→ **Source extract**
⟨

Department of the Navy
[Installation and work location]
GS-301-13
(Official title at agency discretion with prefix "Supervisory" added)
C-0301-13-03

Robert D. Hendler
Classification and Pay Claims Program Manager
Agency Compliance and Evaluation
Merit System Accountability and Compliance

08/25/2014


Date

As provided in section 511.612 of title 5, Code of Federal Regulations, this decision constitutes a certificate that is mandatory and binding on all administrative, certifying, payroll, disbursing, and accounting officials of the Government.  The agency is responsible for reviewing its classification decisions for identical, similar, or related positions to ensure consistency with this decision.  There is no right of further appeal.  This decision is subject to discretionary review only under conditions and time limits specified in the Introduction to the Position Classification Standards (Introduction), appendix 4, section G (address provided in appendix 4, section H).

As indicated in this decision, our findings show the appellant’s official position description (PD) does not meet the standard of adequacy described in section III.E. of the Introduction.  Since PDs must meet the standard of adequacy, the agency must revise the appellant’s PD to reflect our findings.  The servicing human resources office must submit a compliance report containing the corrected PD and a Standard Form 50 showing the personnel action taken.  The report must be submitted within 30 days from the effective date of the personnel action to the OPM office that accepted the appeal.

Decision sent to:

[Appellant’s name and mailing address]

[Address of appellant’s servicing human resources office]

 

Commandant of the Marine Corps

Headquarters, U.S. Marine Corps, Code ARH

3000 Marine Corps Pentagon Room 2C253

Washington, DC  20350-3000

 

Deputy Assistant Secretary of the Navy (Civilian Human Resources)

1000 Navy Pentagon

Room 4D548

Washington, DC  20350-1000

 

Director, Workforce Relations and Compensation Division

Department of the Navy

Office of Civilian Human Resources

614 Sicard Street SE, Suite 100

Washington Navy Yard, DC  20374-5072

 

Director, Office of Civilian Human Resources

Department of the Navy

614 Sicard Street SE, Suite 100

Washington Navy Yard, DC  20374-5072

 

Compensation and Classification Program Manager

Office of Civilian Human Resources

Department of the Navy

614 Sicard Street SE, Suite 100

Washington Navy Yard, DC  20374-5072

 

Chief, Classification Appeals Adjudication Section

Department of Defense

Defense Civilian Personnel Advisory Service

4800 Mark Center Drive, Suite 05G21

Alexandria, VA  22311

Introduction

On June 18, 2013, the U.S. Office of Personnel Management’s (OPM) Agency Compliance and Evaluation (ACE)-Atlanta office accepted a classification appeal from [name of appellant]. On October 11, 2013, the appeal was transferred to OPM’s ACE-San Francisco Oversight office.  We received the agency’s complete administrative report on December 5, 2013.  The appellant’s position is currently classified as Supervisory Marine and Family Services Administrator, GS-301-13.  However, she believes it should be classified as Director, Marine and Family Programs, GS-301-14.  The appellant works in the Marine and Family Programs Department (MFPD), Marine Corps Community Services (MCCS), [installation name and work location], Department of the Navy.  We have accepted and decided this appeal under section 5112(b) of title 5, United States Code (U.S.C.).

⟩

→ **Dataset records**
⟨

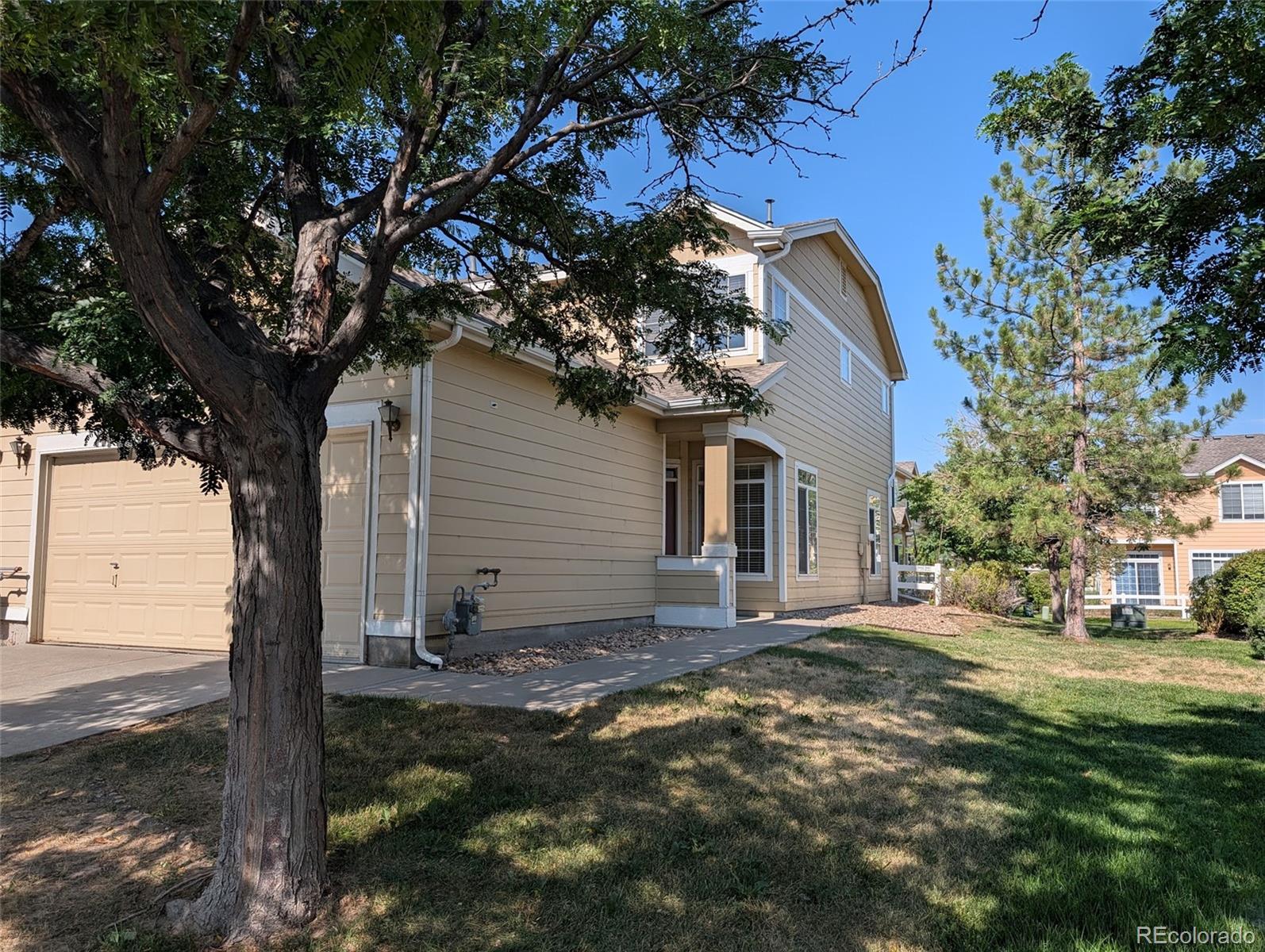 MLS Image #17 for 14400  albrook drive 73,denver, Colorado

⟩
⟨

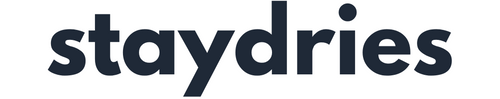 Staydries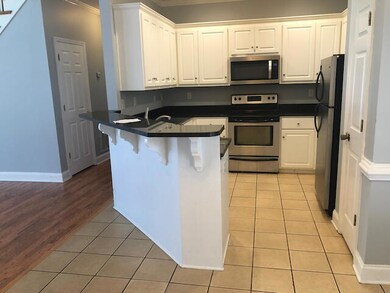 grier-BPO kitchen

⟩
⟨

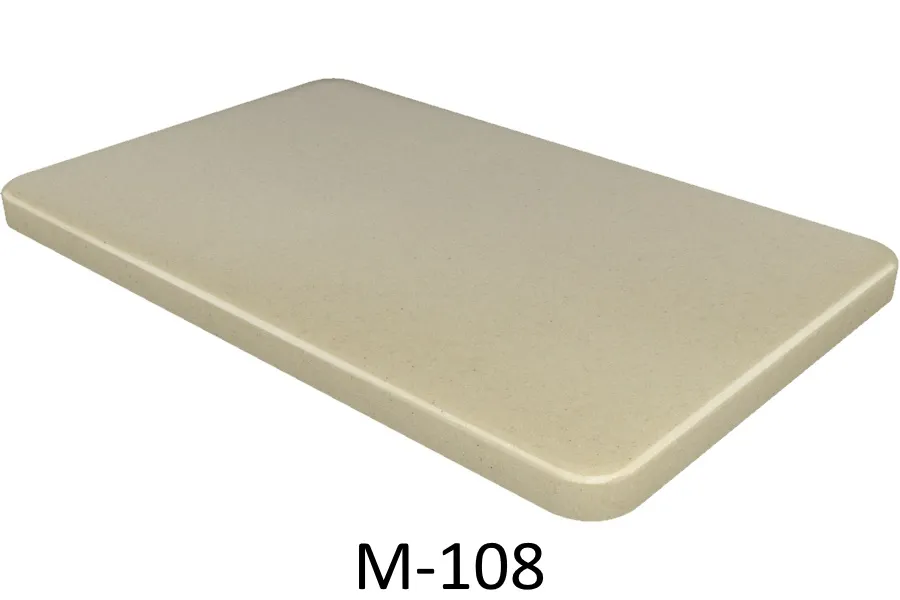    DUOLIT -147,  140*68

⟩

→ **Work to be completed**
What is the passage in the classification decision from "C-0301-13-03" to "4, section H)."? Return it word for word. Use only the classification decision to do this.

→ **Finished exercise**
C-0301-13-03

Robert D. Hendler
Classification and Pay Claims Program Manager
Agency Compliance and Evaluation
Merit System Accountability and Compliance

08/25/2014


Date

As provided in section 511.612 of title 5, Code of Federal Regulations, this decision constitutes a certificate that is mandatory and binding on all administrative, certifying, payroll, disbursing, and accounting officials of the Government.  The agency is responsible for reviewing its classification decisions for identical, similar, or related positions to ensure consistency with this decision.  There is no right of further appeal.  This decision is subject to discretionary review only under conditions and time limits specified in the Introduction to the Position Classification Standards (Introduction), appendix 4, section G (address provided in appendix 4, section H).